The power consumption of the synthesizer in [7] is 8mW, but the off-chip loop filter is used because of its large capacitance.
CP architecture & design
Conclusion
CP current determines the loop stability and CP non-idealities generate the spur in the PLL. Once the LF order, phase margin, loop bandwidth and pole ratio are chosen, the poles and zero of the filter can be determined.
LOOP FLTER CHOICE
PLL TF WITH LOOP DESIGN PROCEDURE
So PLL acts 1) a low pass filter for the Fin , Fdiv and CP noise 2) high pass for VCO o/p frequency 3) band pass for regiter noise. Therefore bandwidth of the PLL. If we change the BW, we can check the variation in Jitter values. This is experimented below. The formulas for the second order passive loop filter were presented in this chapter.
Transfer functions for each and every noise source have been checked and the BW of the overall system has been chosen accordingly. Jitter can be defined as "the short-term variation of a signal relative to its ideal position in time. To calculate the total jitter, the first step is to model each sub-block of the PLL in cadence.
The PLL scheme with phase noise injection for each sub-block is given in Fig. In theory and with perfect measurement equipment, phase noise measured for an infinite carrier shift would give the same value as jitter. Then all the CSV file generated from PSS will be added to the system shown in Fig. 5.1. After that, the next task is the simulation of noise profile generation after filtering by PLL.
So, at the limit of PLL, design consideration has been taken, considering lower minimum voltage of all power sources. The input noise of crystal inside the LOOP-BW is passed unfiltered and high frequency noise ie 3000 ppm Frequency accuracy of the synthesized clock with respect to target value measured over 100us time.
The post-shared clock with frequency FREQ_pllclkout is issued on pll_clkout_o. The value of pll_fbdiv is provided by integer and fractional registers for FBDIV. Below are some examples of the relationship between the input and output frequency and the multiplication factor. Testing the silicon result::Integer PLL is taped and the silicon result needs to be proven in the future.

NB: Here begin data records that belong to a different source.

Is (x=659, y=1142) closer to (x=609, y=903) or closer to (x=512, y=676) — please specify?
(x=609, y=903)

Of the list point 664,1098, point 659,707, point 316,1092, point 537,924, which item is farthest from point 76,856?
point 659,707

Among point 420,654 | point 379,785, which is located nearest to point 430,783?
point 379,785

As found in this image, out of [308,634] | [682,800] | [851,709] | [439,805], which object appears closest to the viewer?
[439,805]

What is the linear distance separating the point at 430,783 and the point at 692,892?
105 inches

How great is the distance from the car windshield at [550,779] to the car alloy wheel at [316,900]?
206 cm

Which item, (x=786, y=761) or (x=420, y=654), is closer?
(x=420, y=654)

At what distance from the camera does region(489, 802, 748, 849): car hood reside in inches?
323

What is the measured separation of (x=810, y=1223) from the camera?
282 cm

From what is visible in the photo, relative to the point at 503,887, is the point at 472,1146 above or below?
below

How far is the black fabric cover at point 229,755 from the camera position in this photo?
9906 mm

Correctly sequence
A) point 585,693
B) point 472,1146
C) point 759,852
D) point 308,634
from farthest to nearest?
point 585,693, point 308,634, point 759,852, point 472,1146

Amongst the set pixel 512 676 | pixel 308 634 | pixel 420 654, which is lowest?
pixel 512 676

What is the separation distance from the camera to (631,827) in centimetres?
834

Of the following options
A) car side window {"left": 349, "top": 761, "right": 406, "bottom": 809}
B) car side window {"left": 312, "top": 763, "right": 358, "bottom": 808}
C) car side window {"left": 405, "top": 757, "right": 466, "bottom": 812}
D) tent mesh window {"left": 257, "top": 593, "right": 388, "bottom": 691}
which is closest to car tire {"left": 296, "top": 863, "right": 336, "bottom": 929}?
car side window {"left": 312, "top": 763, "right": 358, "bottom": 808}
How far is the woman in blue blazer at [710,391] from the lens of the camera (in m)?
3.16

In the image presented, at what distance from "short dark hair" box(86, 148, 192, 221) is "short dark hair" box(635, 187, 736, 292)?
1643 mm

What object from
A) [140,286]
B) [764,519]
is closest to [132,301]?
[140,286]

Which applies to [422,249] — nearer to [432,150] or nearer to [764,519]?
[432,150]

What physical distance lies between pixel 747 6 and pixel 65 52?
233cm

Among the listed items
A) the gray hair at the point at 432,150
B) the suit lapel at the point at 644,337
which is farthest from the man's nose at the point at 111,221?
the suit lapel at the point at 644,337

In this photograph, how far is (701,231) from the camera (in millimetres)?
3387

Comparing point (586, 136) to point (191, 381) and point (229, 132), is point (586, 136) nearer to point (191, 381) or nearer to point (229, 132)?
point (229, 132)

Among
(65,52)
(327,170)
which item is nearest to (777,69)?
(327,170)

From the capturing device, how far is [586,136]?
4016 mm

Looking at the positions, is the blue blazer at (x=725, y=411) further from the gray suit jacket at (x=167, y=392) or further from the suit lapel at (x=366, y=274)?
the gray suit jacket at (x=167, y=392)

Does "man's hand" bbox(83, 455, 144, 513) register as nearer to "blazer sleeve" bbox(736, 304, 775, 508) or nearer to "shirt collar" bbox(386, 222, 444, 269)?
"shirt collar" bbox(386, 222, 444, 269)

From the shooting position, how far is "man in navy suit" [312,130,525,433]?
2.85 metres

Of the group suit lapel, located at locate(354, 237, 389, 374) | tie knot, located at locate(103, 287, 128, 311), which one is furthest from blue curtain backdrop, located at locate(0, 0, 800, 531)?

Testing the silicon result::Integer PLL has been taped out and silicon result has to be proven in future
Tsukahara, "A 1-V 2.4-GHz PLL synthesizer with a fully differential prescaler and a low-off-leakage charge pump," in Microwave Symposium Digest, 2003 IEEE MTT-S International, June 2003, pp. Razavi, "A Stabilization Technique for Phase-Locked Frequency Synthesizers," in Proceedings of the1999 IEEE International Symposium on Circuits and Systems (ISCAS), June 2003, vol. Huard, "A Fast-Switching PLL Frequency Synthesizer with an Un- chip passive discrete-time loop filter in 0.25-μm CMOS,” Solid-State Circuits, IEEE Journal of, vol.
Kang, “Architecture of a 3.48 mW 2.4 GHz bandgap frequency synthesizer with two-point fast alignment channel control,” in SOC. Lee, "A general theory of phase noise in electrical oscillators," Solid-State Circuits, IEEE Journal of, vol. Maneatis, “Low-Jitter and Process-Independent DLLs and PLLs Based on Self-Biased Techniques,” Solid-State Circuits, IEEE Journal of, vol.